> [과제 설명]
아래의 모든 행에서 "photograph" 부분을 찾아 모두 "image" 표현으로 바꿔 넣으세요. 나머지는 손대지 말고 행을 다시 적으세요.

(저장된 기록)
++++++
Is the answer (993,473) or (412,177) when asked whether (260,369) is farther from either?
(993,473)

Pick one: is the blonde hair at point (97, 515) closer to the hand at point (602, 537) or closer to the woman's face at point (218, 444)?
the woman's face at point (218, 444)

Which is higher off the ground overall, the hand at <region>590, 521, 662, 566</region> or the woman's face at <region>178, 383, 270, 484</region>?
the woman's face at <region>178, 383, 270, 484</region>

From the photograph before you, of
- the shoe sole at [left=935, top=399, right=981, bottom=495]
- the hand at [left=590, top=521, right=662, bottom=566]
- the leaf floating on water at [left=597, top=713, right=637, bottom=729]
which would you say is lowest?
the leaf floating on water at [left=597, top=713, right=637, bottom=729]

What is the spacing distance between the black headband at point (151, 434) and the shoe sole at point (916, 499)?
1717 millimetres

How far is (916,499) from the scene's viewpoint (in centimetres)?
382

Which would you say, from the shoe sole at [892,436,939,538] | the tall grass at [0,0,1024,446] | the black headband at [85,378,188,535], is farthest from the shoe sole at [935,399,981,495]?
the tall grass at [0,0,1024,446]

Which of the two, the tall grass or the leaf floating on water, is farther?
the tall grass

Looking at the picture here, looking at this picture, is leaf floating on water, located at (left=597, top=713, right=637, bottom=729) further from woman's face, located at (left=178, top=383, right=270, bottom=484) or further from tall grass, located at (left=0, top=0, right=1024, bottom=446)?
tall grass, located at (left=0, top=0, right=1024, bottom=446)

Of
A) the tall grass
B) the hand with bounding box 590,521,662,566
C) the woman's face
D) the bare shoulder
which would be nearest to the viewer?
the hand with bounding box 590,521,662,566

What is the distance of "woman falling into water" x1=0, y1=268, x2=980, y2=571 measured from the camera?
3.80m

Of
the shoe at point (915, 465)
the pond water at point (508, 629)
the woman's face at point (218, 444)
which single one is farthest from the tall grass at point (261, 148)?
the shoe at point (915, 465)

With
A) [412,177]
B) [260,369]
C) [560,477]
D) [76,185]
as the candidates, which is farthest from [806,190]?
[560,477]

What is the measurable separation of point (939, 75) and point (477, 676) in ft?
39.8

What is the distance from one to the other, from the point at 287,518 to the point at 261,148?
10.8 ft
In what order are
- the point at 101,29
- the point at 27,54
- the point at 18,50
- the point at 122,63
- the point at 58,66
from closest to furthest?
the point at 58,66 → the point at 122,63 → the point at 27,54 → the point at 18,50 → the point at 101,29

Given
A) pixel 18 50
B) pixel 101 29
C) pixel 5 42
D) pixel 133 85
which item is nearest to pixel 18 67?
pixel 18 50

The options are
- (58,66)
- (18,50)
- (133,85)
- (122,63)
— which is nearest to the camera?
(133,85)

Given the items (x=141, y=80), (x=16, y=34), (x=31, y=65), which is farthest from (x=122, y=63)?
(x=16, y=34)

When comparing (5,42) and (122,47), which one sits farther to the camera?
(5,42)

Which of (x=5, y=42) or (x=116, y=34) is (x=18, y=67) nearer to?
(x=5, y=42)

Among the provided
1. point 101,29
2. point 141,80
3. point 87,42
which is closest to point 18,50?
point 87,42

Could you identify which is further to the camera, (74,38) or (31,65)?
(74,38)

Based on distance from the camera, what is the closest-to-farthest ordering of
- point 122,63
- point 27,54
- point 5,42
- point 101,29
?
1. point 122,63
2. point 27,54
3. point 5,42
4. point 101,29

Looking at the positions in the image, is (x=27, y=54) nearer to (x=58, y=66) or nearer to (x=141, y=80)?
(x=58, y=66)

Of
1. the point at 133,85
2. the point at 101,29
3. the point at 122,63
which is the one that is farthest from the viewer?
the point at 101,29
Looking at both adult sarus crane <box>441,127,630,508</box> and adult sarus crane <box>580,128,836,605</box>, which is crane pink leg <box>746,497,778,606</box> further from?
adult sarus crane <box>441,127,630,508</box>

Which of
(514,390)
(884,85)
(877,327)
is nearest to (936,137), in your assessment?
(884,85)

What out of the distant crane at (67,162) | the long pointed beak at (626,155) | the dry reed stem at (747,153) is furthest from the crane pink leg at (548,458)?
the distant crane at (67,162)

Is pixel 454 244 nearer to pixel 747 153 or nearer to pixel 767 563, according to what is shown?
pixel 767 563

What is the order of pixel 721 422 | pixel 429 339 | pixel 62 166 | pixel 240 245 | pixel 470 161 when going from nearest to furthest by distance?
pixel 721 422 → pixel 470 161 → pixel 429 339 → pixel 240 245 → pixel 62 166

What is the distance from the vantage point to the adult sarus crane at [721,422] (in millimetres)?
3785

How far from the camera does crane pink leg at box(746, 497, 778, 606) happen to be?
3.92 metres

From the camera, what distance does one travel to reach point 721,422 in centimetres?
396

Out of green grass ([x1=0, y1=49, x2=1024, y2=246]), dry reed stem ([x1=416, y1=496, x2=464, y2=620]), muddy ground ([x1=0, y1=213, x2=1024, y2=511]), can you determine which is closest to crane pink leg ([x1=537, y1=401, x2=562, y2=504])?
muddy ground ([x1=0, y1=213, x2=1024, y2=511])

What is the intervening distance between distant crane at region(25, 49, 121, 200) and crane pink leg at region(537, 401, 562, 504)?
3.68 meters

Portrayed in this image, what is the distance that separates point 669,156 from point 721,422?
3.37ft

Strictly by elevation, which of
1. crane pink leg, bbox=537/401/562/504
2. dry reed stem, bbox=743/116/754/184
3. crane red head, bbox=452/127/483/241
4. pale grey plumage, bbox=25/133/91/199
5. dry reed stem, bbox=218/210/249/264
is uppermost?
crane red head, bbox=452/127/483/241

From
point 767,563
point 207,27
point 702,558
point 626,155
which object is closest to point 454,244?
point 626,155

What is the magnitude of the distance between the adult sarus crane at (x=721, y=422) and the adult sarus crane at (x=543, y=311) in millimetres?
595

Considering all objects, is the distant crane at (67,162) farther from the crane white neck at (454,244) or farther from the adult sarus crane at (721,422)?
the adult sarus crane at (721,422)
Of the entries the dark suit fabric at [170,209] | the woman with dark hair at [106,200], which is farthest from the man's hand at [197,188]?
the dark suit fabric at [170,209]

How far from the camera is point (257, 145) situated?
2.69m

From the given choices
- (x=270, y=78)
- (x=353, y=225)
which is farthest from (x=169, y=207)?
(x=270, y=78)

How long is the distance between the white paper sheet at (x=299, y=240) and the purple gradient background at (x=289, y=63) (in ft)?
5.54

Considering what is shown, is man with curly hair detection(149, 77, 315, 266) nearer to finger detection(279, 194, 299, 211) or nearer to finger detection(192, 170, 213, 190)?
++++++
> [최종 결과]
Is the answer (993,473) or (412,177) when asked whether (260,369) is farther from either?
(993,473)

Pick one: is the blonde hair at point (97, 515) closer to the hand at point (602, 537) or closer to the woman's face at point (218, 444)?
the woman's face at point (218, 444)

Which is higher off the ground overall, the hand at <region>590, 521, 662, 566</region> or the woman's face at <region>178, 383, 270, 484</region>?
the woman's face at <region>178, 383, 270, 484</region>

From the image before you, of
- the shoe sole at [left=935, top=399, right=981, bottom=495]
- the hand at [left=590, top=521, right=662, bottom=566]
- the leaf floating on water at [left=597, top=713, right=637, bottom=729]
which would you say is lowest?
the leaf floating on water at [left=597, top=713, right=637, bottom=729]

What is the spacing distance between the black headband at point (151, 434) and the shoe sole at point (916, 499)?
1717 millimetres

How far is (916,499) from the scene's viewpoint (in centimetres)?
382

Which would you say, from the shoe sole at [892,436,939,538] | the tall grass at [0,0,1024,446] | the black headband at [85,378,188,535], is farthest from the shoe sole at [935,399,981,495]?
the tall grass at [0,0,1024,446]

Which of the two, the tall grass or the leaf floating on water, is farther?
the tall grass

Looking at the picture here, looking at this picture, is leaf floating on water, located at (left=597, top=713, right=637, bottom=729) further from woman's face, located at (left=178, top=383, right=270, bottom=484) or further from tall grass, located at (left=0, top=0, right=1024, bottom=446)?
tall grass, located at (left=0, top=0, right=1024, bottom=446)

Of
A) the tall grass
B) the hand with bounding box 590,521,662,566
C) the woman's face
D) the bare shoulder
which would be nearest to the viewer?
the hand with bounding box 590,521,662,566

What is the distance of "woman falling into water" x1=0, y1=268, x2=980, y2=571 measured from the camera?
3.80m

Of
the shoe at point (915, 465)
the pond water at point (508, 629)
the woman's face at point (218, 444)
which single one is farthest from the tall grass at point (261, 148)?
the shoe at point (915, 465)

With
A) [412,177]
B) [260,369]
C) [560,477]
D) [76,185]
as the candidates, which is farthest from [806,190]?
[560,477]

What is the measurable separation of point (939, 75) and point (477, 676) in ft?
39.8

What is the distance from one to the other, from the point at 287,518 to the point at 261,148?
10.8 ft
In what order are
- the point at 101,29
- the point at 27,54
- the point at 18,50
- the point at 122,63
- the point at 58,66
from closest to furthest?
the point at 58,66 → the point at 122,63 → the point at 27,54 → the point at 18,50 → the point at 101,29

Given
A) pixel 18 50
B) pixel 101 29
C) pixel 5 42
D) pixel 133 85
which item is nearest to pixel 18 67?
pixel 18 50

The options are
- (58,66)
- (18,50)
- (133,85)
- (122,63)
— which is nearest to the camera?
(133,85)

Given the items (x=141, y=80), (x=16, y=34), (x=31, y=65), which is farthest from (x=122, y=63)?
(x=16, y=34)

When comparing (5,42) and (122,47), which one sits farther to the camera?
(5,42)

Which of (x=5, y=42) or (x=116, y=34) is (x=18, y=67) nearer to?
(x=5, y=42)

Among the provided
1. point 101,29
2. point 141,80
3. point 87,42
which is closest to point 18,50?
point 87,42

Could you identify which is further to the camera, (74,38) or (31,65)?
(74,38)

Based on distance from the camera, what is the closest-to-farthest ordering of
- point 122,63
- point 27,54
- point 5,42
- point 101,29
?
1. point 122,63
2. point 27,54
3. point 5,42
4. point 101,29

Looking at the positions in the image, is (x=27, y=54) nearer to (x=58, y=66) or nearer to (x=141, y=80)?
(x=58, y=66)

Of
1. the point at 133,85
2. the point at 101,29
3. the point at 122,63
which is the one that is farthest from the viewer?
the point at 101,29
Looking at both adult sarus crane <box>441,127,630,508</box> and adult sarus crane <box>580,128,836,605</box>, which is crane pink leg <box>746,497,778,606</box> further from?
adult sarus crane <box>441,127,630,508</box>

Which of
(514,390)
(884,85)
(877,327)
is nearest to (936,137), in your assessment?
(884,85)

What out of the distant crane at (67,162) | the long pointed beak at (626,155) | the dry reed stem at (747,153) is furthest from the crane pink leg at (548,458)?
the distant crane at (67,162)

Is pixel 454 244 nearer to pixel 747 153 or nearer to pixel 767 563, according to what is shown?
pixel 767 563

What is the order of pixel 721 422 | pixel 429 339 | pixel 62 166 | pixel 240 245 | pixel 470 161 when going from nearest to furthest by distance?
pixel 721 422 → pixel 470 161 → pixel 429 339 → pixel 240 245 → pixel 62 166

What is the distance from the vantage point to the adult sarus crane at [721,422] (in millimetres)?
3785

How far from the camera does crane pink leg at box(746, 497, 778, 606) happen to be?
3.92 metres

From the camera, what distance does one travel to reach point 721,422 in centimetres?
396

Out of green grass ([x1=0, y1=49, x2=1024, y2=246]), dry reed stem ([x1=416, y1=496, x2=464, y2=620]), muddy ground ([x1=0, y1=213, x2=1024, y2=511]), can you determine which is closest to crane pink leg ([x1=537, y1=401, x2=562, y2=504])?
muddy ground ([x1=0, y1=213, x2=1024, y2=511])

What is the intervening distance between distant crane at region(25, 49, 121, 200) and crane pink leg at region(537, 401, 562, 504)?
3.68 meters

Portrayed in this image, what is the distance that separates point 669,156 from point 721,422?
3.37ft

Strictly by elevation, which of
1. crane pink leg, bbox=537/401/562/504
2. dry reed stem, bbox=743/116/754/184
3. crane red head, bbox=452/127/483/241
4. pale grey plumage, bbox=25/133/91/199
5. dry reed stem, bbox=218/210/249/264
is uppermost?
crane red head, bbox=452/127/483/241

From
point 767,563
point 207,27
point 702,558
point 626,155
which object is closest to point 454,244?
point 626,155

What is the magnitude of the distance between the adult sarus crane at (x=721, y=422) and the adult sarus crane at (x=543, y=311) in millimetres?
595

Considering all objects, is the distant crane at (67,162) farther from the crane white neck at (454,244) or farther from the adult sarus crane at (721,422)?
the adult sarus crane at (721,422)
Of the entries the dark suit fabric at [170,209] | the woman with dark hair at [106,200], which is farthest from the man's hand at [197,188]?
the dark suit fabric at [170,209]

How far from the camera is point (257, 145) situated?
2.69m

From the given choices
- (x=270, y=78)
- (x=353, y=225)
which is farthest from (x=169, y=207)?
(x=270, y=78)

How long is the distance between the white paper sheet at (x=299, y=240) and the purple gradient background at (x=289, y=63) (in ft)?
5.54

Considering what is shown, is man with curly hair detection(149, 77, 315, 266) nearer to finger detection(279, 194, 299, 211) or nearer to finger detection(192, 170, 213, 190)?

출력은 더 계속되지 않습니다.